Uma mulher de 62 anos foi resgatada em condições análogas à escravidão em um condomínio de luxo na cidade de Eusébio, na região metropolitana de Fortaleza. A vítima desempenhou atividades como cuidados com a casa e crianças da família por 55 anos sem receber salário. A rotina da mulher começava diariamente por volta das 4h30, quando preparava o café da família e organizava a saída das crianças para a escola.

O caso começou após denúncia anônima ao Disque 100. A mulher de 62 anos cuidava das crianças e da casa e passou 55 anos sem receber salário. A vítima não sabe ler, não tem conta bancária ou qualquer contato com a família. Enquanto aguarda contato com a família, a vítima deve continuar na casa dos empregadores.

Histórico de exploração iniciado na infância

A mãe morreu, mas, antes disso, teria “dado” a menina de 7 anos a uma das filhas da matriarca da família, segundo a empregadora atual. A criança cresceu na primeira residência até o ano de 1982. Em 1982, quando a vítima completou 18 anos, a filha da matriarca casou e teve filhos. Com isso, a empregada foi morar com ela para cuidar da casa e da nova geração da família.

Em 2014, a neta da matriarca casou e teve o primeiro filho. Neste momento, a empregada foi levada para a casa dela para cuidar dos bisnetos da matriarca da família. No momento do resgate, a trabalhadora estava na casa da neta da primeira empregadora, sendo responsável pelos cuidados cotidianos de duas crianças, de 11 anos e sete anos, além da preparação das refeições e da execução de todas as atividades domésticas essenciais ao funcionamento da residência.

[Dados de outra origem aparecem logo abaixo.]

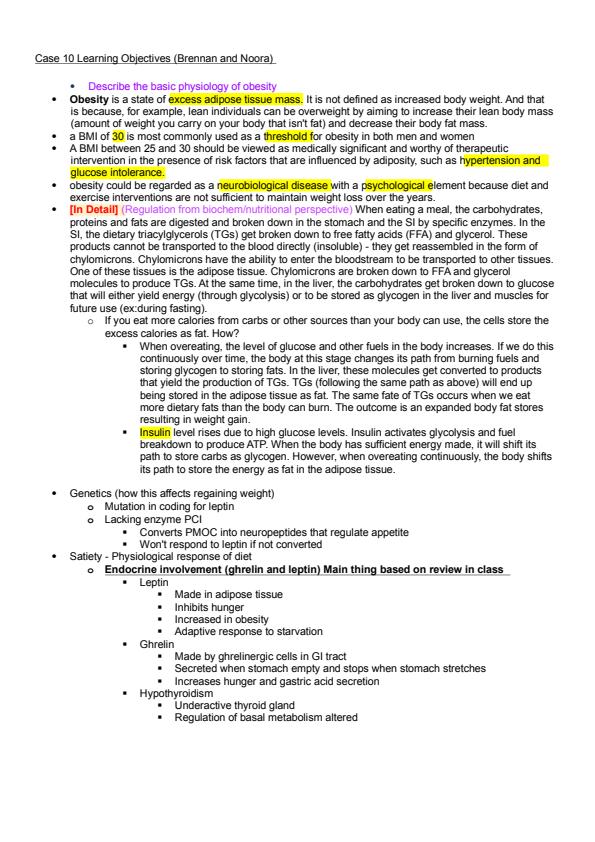 Case 10 Learning Objectives (Brennan and Noora)

- Describe the basic physiology of obesity
- **Obesity** is a state of excess adipose tissue mass. It is not defined as increased body weight. And that is because, for example, lean individuals can be overweight by aiming to increase their lean body mass (amount of weight you carry on your body that isn't fat) and decrease their body fat mass.
- a BMI of 30 is most commonly used as a threshold for obesity in both men and women
- A BMI between 25 and 30 should be viewed as medically significant and worthy of therapeutic intervention in the presence of risk factors that are influenced by adiposity, such as hypertension and glucose intolerance.
- obesity could be regarded as a neurobiological disease with a psychological element because diet and exercise interventions are not sufficient to maintain weight loss over the years.
- **[In Detail]** (Regulation from biochem/nutritional perspective) When eating a meal, the carbohydrates, proteins and fats are digested and broken down in the stomach and the SI by specific enzymes. In the SI, the dietary triacylglycerols (TGs) get broken down to free fatty acids (FFA) and glycerol. These products cannot be transported to the blood directly (insoluble) - they get reassembled in the form of chylomicrons. Chylomicrons have the ability to enter the bloodstream to be transported to other tissues. One of these tissues is the adipose tissue. Chylomicrons are broken down to FFA and glycerol molecules to produce TGs. At the same time, in the liver, the carbohydrates get broken down to glucose that will either yield energy (through glycolysis) or to be stored as glycogen in the liver and muscles for future use (ex:during fasting).
  - If you eat more calories from carbs or other sources than your body can use, the cells store the excess calories as fat. How?
    - When overeating, the level of glucose and other fuels in the body increases. If we do this continuously over time, the body at this stage changes its path from burning fuels and storing glycogen to storing fats. In the liver, these molecules get converted to products that yield the production of TGs. TGs (following the same path as above) will end up being stored in the adipose tissue as fat. The same fate of TGs occurs when we eat more dietary fats than the body can burn. The outcome is an expanded body fat stores resulting in weight gain.
    - Insulin level rises due to high glucose levels. Insulin activates glycolysis and fuel breakdown to produce ATP. When the body has sufficient energy made, it will shift its path to store carbs as glycogen. However, when overeating continuously, the body shifts its path to store the energy as fat in the adipose tissue.

- Genetics (how this affects regaining weight)
  - Mutation in coding for leptin
  - Lacking enzyme PCI
    - Converts PMOC into neuropeptides that regulate appetite
    - Won't respond to leptin if not converted
- Satiety - Physiological response of diet
  - **Endocrine involvement (ghrelin and leptin) Main thing based on review in class**
    - Leptin
      - Made in adipose tissue
      - Inhibits hunger
      - Increased in obesity
      - Adaptive response to starvation
    - Ghrelin
      - Made by ghrelinergic cells in GI tract
      - Secreted when stomach empty and stops when stomach stretches
      - Increases hunger and gastric acid secretion
    - Hypothyroidism
      - Underactive thyroid gland
      - Regulation of basal metabolism altered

Condições de saúde e reconhecimento do vínculo

Mesmo sendo hipertensa e apresentando episódios recorrentes de mal-estar em situações de estresse, ela continuava desempenhando normalmente todas as atividades. Segundo a Auditoria-Fiscal do Trabalho, no curso da fiscalização, o empregador reconheceu a prestação de serviços sem formalização do vínculo empregatício e admitiu que a remuneração não vinha sendo realizada de forma regular.

O órgão estima que os créditos trabalhistas ultrapassam R$ 1,5 milhão. O vínculo de emprego considerado foi o período iniciado a partir de 21 de julho de 2014. Entre as obrigações dos empregadores, estão: a regularização dos recolhimentos previdenciários relativos ao período reconhecido. Além disso, está o pagamento de R$ 50 mil a título de verbas rescisórias, em dez parcelas mensais de R$ 5 mil.

Exoneração de cargo público e identificação dos empregadores

Os empregadores da mulher foram identificados como: Paulo Martins Brasil, Aurora Dalva Bastos de Alencar Brasil, Zaamarah Alencar Brasil Andrade, Tiago Silva Andrade e Nayarah Alencar Brasil Magalhães. A prefeitura informou que a empregadora que ocupa cargo público será exonerada. A fonte não detalhou qual dos empregadores ocupa o cargo público nem o prazo para a exoneração.